### Supplied passage
********************

Globe and Mail Update

At a time when sales are declining everywhere, the Canadian book market is the envy of other countries. Canadian book sales are up, according to BookNet, which tracks them in approximately 75 per cent of our market. In New York and London, lists and imprints have been trimmed or eliminated and there have been layoffs, but Canadian publishers are not cutting back their lists and staff.

So why is it, when books are selling better than ever, that the perception is that Canadian publishers are getting worse at selling Canadian-authored titles? (See James Adams's feature article in last Saturday's Globe and Mail, "Publish, And Your Book Will Probably Perish.") If Canadian-authored titles are selling worse today than 20 years ago (I would agree they are), do we need to pin the tail on the nearest "donkey," or is the situation more complex?

For the media, the term "Canadian publisher" invariably means "Canadian-owned," with overtones of incompetence, including the canards of poor editing, ineffective marketing and an inability to sell books. Such is the lot of a noble industry in a market dominated by foreign-owned and foreign-controlled publishing houses, with capital and expertise built up over the last two centuries through colonialism, protectionist laws and tariffs, inexpensive labour and a unified market.

********************

### Dataset excerpts
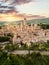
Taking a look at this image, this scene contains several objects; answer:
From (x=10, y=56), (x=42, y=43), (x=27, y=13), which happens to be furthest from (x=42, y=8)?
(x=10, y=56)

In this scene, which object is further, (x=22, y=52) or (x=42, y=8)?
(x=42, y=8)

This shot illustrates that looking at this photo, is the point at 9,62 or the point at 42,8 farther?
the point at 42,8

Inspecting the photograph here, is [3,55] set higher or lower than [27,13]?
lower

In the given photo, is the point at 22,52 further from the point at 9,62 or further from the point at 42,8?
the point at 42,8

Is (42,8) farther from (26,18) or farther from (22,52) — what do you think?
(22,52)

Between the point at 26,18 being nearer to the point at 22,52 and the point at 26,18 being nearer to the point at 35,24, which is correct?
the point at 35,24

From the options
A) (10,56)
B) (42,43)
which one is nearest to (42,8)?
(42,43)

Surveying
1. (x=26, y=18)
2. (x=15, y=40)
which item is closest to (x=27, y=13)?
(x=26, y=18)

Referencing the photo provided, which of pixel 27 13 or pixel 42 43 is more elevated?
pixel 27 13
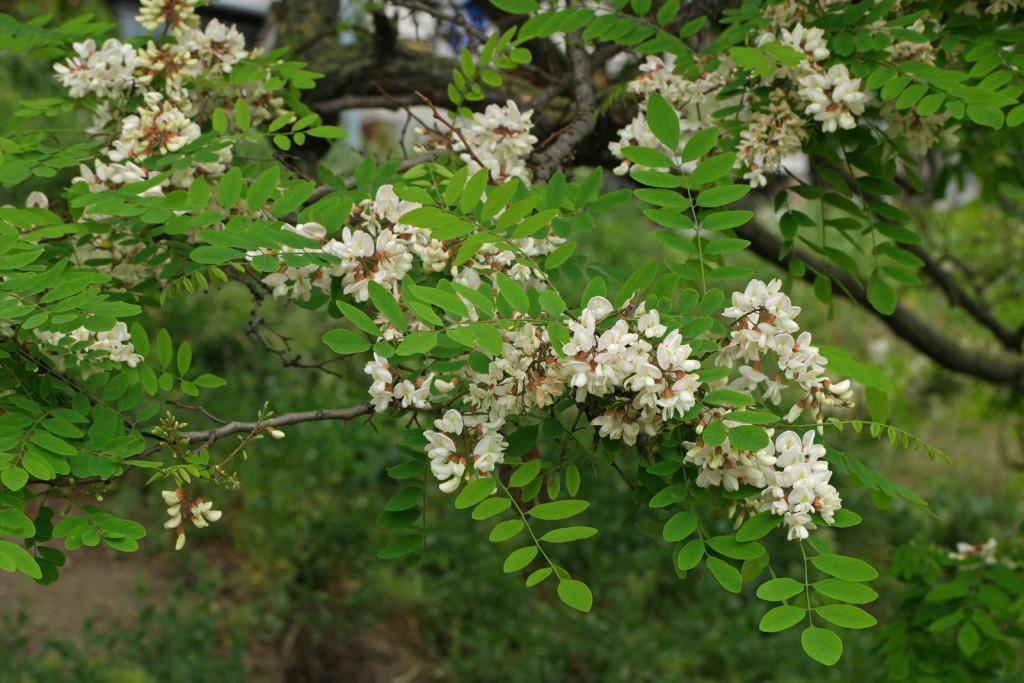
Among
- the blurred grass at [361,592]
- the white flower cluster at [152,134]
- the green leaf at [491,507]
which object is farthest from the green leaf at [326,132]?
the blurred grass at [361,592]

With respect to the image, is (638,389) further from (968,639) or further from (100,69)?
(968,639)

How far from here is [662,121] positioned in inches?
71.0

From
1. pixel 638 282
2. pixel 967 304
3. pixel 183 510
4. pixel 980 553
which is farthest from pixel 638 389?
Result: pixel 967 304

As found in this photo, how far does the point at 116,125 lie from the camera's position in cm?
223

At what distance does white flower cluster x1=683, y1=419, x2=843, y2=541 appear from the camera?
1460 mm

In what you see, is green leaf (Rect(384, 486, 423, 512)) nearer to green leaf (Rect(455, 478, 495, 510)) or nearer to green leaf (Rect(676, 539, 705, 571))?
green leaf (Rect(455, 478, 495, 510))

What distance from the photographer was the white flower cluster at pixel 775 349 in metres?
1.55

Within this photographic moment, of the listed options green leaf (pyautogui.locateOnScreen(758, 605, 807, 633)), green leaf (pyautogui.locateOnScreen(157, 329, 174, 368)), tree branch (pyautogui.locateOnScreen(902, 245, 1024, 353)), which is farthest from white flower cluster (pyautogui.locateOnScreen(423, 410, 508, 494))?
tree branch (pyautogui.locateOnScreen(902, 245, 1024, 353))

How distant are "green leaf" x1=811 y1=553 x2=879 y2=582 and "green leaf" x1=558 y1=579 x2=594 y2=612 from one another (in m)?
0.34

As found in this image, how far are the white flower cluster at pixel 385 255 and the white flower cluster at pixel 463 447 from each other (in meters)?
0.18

********************

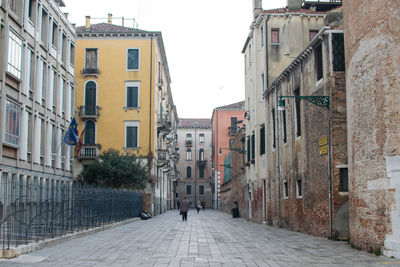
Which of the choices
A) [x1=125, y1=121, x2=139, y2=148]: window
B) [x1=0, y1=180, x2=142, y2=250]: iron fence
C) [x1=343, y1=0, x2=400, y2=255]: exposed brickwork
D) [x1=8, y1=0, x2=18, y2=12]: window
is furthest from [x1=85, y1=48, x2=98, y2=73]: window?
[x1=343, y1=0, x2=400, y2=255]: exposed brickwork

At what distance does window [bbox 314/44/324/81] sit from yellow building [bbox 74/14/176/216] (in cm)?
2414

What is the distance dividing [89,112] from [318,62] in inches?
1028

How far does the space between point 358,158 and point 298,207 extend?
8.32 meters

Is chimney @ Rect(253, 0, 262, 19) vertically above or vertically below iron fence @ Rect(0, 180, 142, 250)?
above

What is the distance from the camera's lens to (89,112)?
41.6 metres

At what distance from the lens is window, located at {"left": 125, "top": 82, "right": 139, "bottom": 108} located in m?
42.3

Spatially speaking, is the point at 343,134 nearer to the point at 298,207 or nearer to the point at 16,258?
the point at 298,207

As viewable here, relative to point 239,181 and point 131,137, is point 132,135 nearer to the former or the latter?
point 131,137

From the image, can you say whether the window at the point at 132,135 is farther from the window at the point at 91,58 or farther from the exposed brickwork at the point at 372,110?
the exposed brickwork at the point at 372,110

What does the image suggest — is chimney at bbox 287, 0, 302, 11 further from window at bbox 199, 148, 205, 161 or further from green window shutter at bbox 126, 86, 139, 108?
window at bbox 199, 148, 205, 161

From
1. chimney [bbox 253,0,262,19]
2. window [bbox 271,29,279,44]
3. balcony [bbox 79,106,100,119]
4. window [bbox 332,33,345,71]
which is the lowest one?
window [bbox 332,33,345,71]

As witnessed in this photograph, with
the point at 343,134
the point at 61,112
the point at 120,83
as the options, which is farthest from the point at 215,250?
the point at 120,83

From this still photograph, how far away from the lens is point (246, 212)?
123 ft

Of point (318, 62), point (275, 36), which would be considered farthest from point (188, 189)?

********************

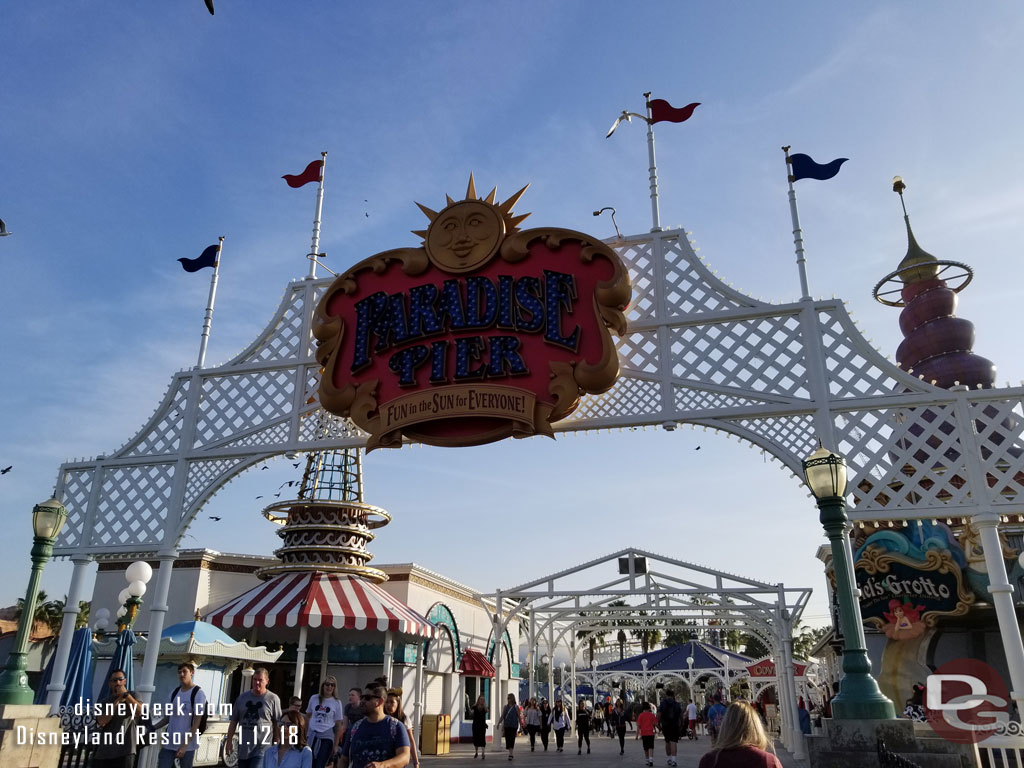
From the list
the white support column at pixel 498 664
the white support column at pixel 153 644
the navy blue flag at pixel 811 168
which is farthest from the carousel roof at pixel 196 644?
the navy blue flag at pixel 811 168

********************

### Exercise objective
The passage on Canadian book sales says the media attach some canards to the term "Canadian publisher." List them.

### Solution to this task
- Poor editing
- Ineffective marketing
- An inability to sell books